Aptos encrypted mempool targets frontrunning and censorship

Aptos plans to launch a native encrypted mempool to protect transaction intent at the protocol layer.
Summary
- Aptos says its encrypted mempool will hide transaction details during block ordering before execution.
- The feature still needs governance approval before Aptos can roll it out to users.
- Aptos Labs says batched threshold encryption can limit latency while keeping network trust assumptions.
The network said the feature will keep pending transaction details hidden during block ordering, then reveal them before execution.
The feature still depends on governance approval. Aptos said, “Pending governance approval, Aptos will be the first L1 to offer a native encrypted mempool.” The project says users will be able to send protected transactions with one click, without changing the normal on-chain record after confirmation.

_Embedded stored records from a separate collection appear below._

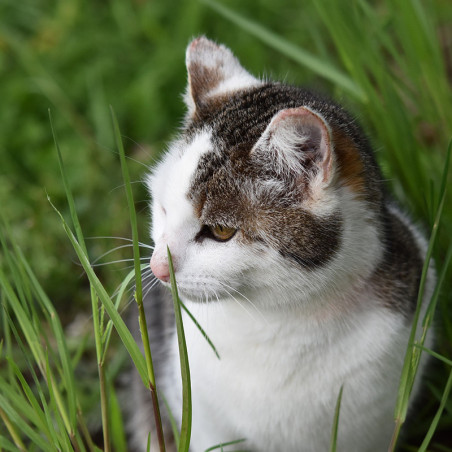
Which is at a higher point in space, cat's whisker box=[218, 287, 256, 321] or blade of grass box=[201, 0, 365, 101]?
blade of grass box=[201, 0, 365, 101]

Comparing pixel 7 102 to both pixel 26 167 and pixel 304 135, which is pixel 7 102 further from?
pixel 304 135

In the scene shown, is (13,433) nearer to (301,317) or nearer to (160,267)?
(160,267)

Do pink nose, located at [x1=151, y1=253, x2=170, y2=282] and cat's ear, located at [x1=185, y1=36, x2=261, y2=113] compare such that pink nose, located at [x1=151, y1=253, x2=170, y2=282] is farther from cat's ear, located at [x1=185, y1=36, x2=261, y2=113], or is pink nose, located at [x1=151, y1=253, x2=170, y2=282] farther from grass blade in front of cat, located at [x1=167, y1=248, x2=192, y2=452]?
cat's ear, located at [x1=185, y1=36, x2=261, y2=113]

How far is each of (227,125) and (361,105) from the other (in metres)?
0.89

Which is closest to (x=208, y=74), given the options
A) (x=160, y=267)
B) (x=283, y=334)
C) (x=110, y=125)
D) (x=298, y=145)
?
(x=298, y=145)

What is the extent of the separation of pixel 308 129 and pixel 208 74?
53 centimetres

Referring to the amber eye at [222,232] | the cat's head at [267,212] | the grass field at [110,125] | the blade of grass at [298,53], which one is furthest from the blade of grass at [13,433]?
the blade of grass at [298,53]

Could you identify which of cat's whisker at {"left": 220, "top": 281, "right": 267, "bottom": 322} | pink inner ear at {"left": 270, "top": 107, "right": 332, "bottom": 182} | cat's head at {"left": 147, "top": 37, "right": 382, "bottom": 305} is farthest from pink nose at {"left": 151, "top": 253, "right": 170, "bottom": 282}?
pink inner ear at {"left": 270, "top": 107, "right": 332, "bottom": 182}

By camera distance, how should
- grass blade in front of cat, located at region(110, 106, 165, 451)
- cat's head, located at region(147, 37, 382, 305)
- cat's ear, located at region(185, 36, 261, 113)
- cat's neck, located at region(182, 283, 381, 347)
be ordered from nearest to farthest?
1. grass blade in front of cat, located at region(110, 106, 165, 451)
2. cat's head, located at region(147, 37, 382, 305)
3. cat's neck, located at region(182, 283, 381, 347)
4. cat's ear, located at region(185, 36, 261, 113)

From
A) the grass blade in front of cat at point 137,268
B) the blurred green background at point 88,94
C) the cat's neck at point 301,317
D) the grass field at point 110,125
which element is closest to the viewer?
the grass blade in front of cat at point 137,268

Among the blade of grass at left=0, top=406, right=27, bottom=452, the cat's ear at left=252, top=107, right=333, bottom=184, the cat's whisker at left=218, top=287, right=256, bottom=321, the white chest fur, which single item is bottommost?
the blade of grass at left=0, top=406, right=27, bottom=452

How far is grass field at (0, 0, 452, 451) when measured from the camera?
181cm

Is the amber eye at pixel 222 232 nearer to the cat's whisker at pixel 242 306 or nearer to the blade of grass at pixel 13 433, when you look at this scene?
the cat's whisker at pixel 242 306

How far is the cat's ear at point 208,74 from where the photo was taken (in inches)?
65.9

Aptos keeps transaction intent hidden
Aptos Labs said most blockchains expose pending transactions before they reach a block. That visibility can let validators, bots, or other actors delay, reorder, copy, or censor trades before confirmation.
The encrypted mempool is designed to reduce that risk. Aptos Labs said transaction details remain confidential until execution, protecting users from frontrunning, censorship, and order-flow manipulation while confirmed transactions remain public on-chain as usual.
Moreover, Aptos Labs said the system uses batched threshold encryption. Under the design, validators can collectively decrypt batches of transactions in one operation, reducing communication and computing overhead compared with decrypting each transaction separately.
The team said this approach can work inside the Aptos consensus process while keeping the same trust assumptions as the network. Aptos Labs added that users should be able to submit encrypted transactions with “no impact to latency” once the system is live.
Institutional market push grows
Aptos framed the encrypted mempool as part of a wider push for large on-chain markets. The network said the feature can help protect large transactions from censorship and frontrunning, which remain common concerns in decentralized trading.
The move also follows wider ecosystem spending. Earlier reports noted that Aptos Foundation and Aptos Labs committed more than $50 million to support trading, AI agents, research, and protocol infrastructure. That plan includes Decibel, an on-chain order book and perpetuals exchange that Aptos said had crossed $1 billion in cumulative volume.
Aptos has also been adding privacy-focused features for institutional use. Related coverage noted that Confidential APT launched in April, allowing concealed transfer data while keeping verifiability. The encrypted mempool would add another layer by protecting transaction intent before execution.